> _Task prompt_:
In the analysis of data science job ads, rewrite the part starting at "In Newark, Jersey" and ending at "had over 500.", swapping "job ads" for "job postings".
--- begin Text section ---
Project Overview
Motivation
As someone who is thinking about going into the field of Data Science and Machine Learning, I have looked through online job ads for data scientists and got overwhelmed by the amount of skills required. It would take a very long time to learn the whole repertoire of data science tools.
To help decide which tools to learn first, I decided to look at which data science skills are currently most in-demand by employers in major cities in Canada and U.S.
After doing some research on this topic, I came across this awesome blog by Jesse Steinweg-Woods published in March 2015. He scraped data off indeed.com and looked at trends for Seattle, Chicago, San Francisco, New York and U.S. Nationwide.
His findings from nationwide search suggested that Python is much more in demand than R. This really intrigued me to see if the trend is the same among different data science jobs.
Objectives
In this analysis, I'll be trying to answer the following questions:
- What is the ranking of American cities based on job ads for Data Analysts, Data Scientists, Data Architects & Data Engineers?
- For Data Analysts, Data Scientists, Data Architects & Data Engineers, which analysis tools and programming languages are in highest demand by employers in Canada and U.S.?
Approach
Data was collected from three sources:
- Indeed.com: By web scraping with a modified version of Jesse's code, I collected data from job ads that had exactly "Data Analyst", "Data Scientist", "Data Architect" or "Data Engineer" in its text for 39 cities in U.S and for Canada nationwide. Then I created a dataframe containing names of data science tools & percent of job ads mentioning each tool.
- Indeed.ca: Same as above
- Stack Overflow kindly gave me permission to use their job ads dataset for "Data Scientists" in this study. The dataset contained information such as job title, company location, job ad description, etc.
Analysis
Ranking of American Cities based on Data Science Job Ads

You can see that almost all 53 cities had the most number of job ads for Data analysts followed by those for Data scientists, except for San Francisco, San Jose and Seattle.
There were similar number of job ads for data engineers and data architects, except for New York, Newark, Jersey City, San Jose, San Francisco, Seattle, Oakland and Fremont where there was a significantly higher number of job ads for data engineers than data architects.

In Newark, Jersey City, New York, Oakland, Washington, Fremont and San Francisco, there were a total of over 1000 job ads for Data Analysts, Data Scientists, Data Architects & Data Engineers combined together. San Jose had over 800 whereas Boston & Seattle had over 500.
--- end Text section ---
--- begin Dataset records ---
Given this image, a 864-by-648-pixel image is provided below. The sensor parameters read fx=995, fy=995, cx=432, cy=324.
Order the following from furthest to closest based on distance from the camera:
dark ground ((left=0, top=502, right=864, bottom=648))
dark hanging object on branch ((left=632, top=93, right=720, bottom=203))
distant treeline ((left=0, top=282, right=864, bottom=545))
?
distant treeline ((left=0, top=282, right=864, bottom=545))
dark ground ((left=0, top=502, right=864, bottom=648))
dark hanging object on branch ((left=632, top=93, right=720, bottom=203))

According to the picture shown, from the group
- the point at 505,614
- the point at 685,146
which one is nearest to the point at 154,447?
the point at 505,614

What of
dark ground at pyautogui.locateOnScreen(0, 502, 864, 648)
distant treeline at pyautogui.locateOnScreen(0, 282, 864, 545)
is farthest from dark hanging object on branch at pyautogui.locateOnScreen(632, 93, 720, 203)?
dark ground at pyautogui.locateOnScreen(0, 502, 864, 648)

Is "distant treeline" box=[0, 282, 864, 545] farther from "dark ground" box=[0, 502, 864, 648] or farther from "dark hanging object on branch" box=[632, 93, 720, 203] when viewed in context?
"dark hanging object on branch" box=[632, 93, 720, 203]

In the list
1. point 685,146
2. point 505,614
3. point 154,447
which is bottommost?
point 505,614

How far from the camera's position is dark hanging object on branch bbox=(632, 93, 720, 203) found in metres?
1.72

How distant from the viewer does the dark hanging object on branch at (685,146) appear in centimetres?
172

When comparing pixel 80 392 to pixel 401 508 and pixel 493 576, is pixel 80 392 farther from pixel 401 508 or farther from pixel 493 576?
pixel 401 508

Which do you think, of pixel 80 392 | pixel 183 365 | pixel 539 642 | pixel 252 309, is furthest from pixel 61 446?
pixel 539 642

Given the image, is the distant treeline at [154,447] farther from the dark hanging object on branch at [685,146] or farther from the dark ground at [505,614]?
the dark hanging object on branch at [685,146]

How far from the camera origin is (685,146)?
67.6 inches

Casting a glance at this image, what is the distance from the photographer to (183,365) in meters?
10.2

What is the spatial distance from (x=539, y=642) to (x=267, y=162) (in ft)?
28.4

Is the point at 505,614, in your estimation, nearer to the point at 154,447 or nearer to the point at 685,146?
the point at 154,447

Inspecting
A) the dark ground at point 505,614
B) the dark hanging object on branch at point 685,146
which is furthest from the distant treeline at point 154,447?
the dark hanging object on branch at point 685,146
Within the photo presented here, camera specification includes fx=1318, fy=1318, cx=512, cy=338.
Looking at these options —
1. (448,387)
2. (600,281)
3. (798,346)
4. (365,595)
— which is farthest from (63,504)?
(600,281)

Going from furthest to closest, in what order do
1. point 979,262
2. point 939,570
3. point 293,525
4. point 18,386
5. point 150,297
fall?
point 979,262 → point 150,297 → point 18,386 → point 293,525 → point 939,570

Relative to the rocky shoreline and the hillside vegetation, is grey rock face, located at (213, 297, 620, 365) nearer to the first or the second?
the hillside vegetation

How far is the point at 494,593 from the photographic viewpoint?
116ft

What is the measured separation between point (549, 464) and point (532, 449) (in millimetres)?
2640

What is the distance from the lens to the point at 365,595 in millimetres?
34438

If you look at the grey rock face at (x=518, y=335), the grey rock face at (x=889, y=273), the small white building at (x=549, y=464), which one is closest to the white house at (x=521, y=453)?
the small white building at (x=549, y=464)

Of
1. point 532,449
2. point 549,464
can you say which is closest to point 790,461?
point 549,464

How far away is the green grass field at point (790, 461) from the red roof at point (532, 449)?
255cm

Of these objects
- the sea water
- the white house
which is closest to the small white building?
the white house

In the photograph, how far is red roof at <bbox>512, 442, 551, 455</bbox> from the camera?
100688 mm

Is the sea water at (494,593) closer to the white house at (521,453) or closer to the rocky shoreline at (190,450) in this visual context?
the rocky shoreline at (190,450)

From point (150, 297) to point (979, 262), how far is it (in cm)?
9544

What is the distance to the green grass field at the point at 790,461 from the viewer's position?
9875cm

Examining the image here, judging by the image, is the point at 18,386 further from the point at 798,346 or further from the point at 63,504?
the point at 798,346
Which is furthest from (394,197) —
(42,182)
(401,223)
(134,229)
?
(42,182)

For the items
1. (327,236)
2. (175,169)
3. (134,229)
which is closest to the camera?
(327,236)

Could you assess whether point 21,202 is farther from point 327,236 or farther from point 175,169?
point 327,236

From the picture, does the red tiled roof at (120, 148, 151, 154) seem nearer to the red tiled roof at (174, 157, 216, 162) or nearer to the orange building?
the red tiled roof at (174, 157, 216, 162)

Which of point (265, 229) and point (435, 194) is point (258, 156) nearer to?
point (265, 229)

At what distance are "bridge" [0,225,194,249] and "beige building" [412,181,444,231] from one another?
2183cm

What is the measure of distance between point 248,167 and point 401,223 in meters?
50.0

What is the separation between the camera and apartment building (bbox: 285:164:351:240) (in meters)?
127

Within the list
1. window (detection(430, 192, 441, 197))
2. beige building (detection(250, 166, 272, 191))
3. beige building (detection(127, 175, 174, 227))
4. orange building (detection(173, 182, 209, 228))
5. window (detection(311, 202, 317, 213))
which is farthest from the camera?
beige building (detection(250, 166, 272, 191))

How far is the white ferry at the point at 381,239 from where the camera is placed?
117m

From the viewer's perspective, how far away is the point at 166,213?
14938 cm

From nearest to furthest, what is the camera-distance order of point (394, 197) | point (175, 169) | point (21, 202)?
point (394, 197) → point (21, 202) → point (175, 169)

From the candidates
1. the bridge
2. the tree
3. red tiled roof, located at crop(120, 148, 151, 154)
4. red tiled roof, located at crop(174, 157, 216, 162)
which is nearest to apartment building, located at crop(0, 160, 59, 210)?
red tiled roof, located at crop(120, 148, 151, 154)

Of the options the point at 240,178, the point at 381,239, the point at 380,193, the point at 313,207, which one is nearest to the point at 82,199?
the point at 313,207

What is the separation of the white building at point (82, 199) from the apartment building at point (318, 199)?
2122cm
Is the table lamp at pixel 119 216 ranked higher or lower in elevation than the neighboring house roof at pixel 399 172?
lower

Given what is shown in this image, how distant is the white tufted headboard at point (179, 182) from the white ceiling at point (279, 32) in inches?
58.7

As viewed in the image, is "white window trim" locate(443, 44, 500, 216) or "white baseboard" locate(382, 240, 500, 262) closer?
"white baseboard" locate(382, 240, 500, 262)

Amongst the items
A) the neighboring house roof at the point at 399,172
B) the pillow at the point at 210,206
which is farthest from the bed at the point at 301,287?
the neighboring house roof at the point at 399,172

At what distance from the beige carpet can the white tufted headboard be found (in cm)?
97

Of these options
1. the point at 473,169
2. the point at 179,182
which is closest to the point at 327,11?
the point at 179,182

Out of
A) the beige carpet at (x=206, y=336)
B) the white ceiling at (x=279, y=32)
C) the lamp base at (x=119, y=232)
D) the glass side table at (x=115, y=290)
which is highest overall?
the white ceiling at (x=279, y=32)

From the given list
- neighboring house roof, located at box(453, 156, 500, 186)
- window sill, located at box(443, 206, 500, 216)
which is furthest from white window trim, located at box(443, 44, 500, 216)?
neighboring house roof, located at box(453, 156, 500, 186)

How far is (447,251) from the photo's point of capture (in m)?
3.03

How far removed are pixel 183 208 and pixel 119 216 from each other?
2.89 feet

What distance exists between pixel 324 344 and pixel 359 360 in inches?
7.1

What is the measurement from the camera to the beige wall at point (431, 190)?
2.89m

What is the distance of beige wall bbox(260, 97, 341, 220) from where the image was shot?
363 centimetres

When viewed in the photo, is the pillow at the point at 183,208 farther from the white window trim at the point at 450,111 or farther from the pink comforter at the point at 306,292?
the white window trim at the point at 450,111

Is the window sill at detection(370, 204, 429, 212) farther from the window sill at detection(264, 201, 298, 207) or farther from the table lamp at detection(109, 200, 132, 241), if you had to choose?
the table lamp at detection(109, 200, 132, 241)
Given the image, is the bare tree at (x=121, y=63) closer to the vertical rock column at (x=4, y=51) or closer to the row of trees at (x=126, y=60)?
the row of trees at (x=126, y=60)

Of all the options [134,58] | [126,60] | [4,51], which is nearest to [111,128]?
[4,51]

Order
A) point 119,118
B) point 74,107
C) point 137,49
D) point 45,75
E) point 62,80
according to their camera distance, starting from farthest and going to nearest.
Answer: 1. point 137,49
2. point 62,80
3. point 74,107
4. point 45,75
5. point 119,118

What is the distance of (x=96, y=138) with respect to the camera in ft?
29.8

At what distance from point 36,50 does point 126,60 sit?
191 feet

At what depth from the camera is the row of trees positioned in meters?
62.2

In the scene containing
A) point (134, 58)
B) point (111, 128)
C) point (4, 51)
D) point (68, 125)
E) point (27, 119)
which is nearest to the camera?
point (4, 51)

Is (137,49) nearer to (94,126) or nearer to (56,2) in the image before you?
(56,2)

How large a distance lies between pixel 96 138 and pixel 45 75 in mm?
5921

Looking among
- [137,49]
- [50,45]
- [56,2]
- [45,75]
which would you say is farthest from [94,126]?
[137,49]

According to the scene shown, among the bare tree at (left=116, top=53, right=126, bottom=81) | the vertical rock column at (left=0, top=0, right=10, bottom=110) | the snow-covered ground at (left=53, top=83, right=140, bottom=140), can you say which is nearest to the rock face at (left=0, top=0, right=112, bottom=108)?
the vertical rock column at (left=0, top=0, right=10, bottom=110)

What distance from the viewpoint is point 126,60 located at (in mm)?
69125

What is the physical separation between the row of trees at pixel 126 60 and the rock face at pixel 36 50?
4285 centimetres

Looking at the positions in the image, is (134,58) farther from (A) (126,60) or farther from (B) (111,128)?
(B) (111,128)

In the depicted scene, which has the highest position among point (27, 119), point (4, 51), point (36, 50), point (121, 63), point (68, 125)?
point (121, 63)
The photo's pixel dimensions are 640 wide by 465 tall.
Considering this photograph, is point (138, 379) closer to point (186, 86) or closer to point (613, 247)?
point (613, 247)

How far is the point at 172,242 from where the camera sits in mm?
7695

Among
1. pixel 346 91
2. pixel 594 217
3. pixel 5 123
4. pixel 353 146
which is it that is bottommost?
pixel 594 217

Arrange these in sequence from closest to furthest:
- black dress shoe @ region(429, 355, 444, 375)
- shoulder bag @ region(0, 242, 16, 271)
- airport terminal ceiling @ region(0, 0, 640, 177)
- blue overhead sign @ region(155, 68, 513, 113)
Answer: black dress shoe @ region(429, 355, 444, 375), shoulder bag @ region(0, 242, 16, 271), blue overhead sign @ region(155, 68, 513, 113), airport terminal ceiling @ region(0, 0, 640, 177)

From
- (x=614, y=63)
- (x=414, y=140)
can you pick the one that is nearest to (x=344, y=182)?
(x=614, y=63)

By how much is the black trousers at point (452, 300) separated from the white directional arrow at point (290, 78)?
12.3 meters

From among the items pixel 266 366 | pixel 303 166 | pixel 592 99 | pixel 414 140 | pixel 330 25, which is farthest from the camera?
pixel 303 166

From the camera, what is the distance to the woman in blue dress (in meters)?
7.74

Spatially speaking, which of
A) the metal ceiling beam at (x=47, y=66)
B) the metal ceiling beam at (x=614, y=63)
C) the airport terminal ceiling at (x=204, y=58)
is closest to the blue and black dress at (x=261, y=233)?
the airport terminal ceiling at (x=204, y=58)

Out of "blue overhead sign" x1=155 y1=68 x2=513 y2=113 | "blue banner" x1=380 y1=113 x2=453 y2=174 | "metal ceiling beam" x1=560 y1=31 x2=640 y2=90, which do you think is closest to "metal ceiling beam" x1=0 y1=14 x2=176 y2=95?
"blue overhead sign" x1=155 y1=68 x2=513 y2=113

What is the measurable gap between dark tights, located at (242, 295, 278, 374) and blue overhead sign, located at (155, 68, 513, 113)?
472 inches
--- end Dataset records ---
> _Right answer_:
In Newark, Jersey City, New York, Oakland, Washington, Fremont and San Francisco, there were a total of over 1000 job postings for Data Analysts, Data Scientists, Data Architects & Data Engineers combined together. San Jose had over 800 whereas Boston & Seattle had over 500.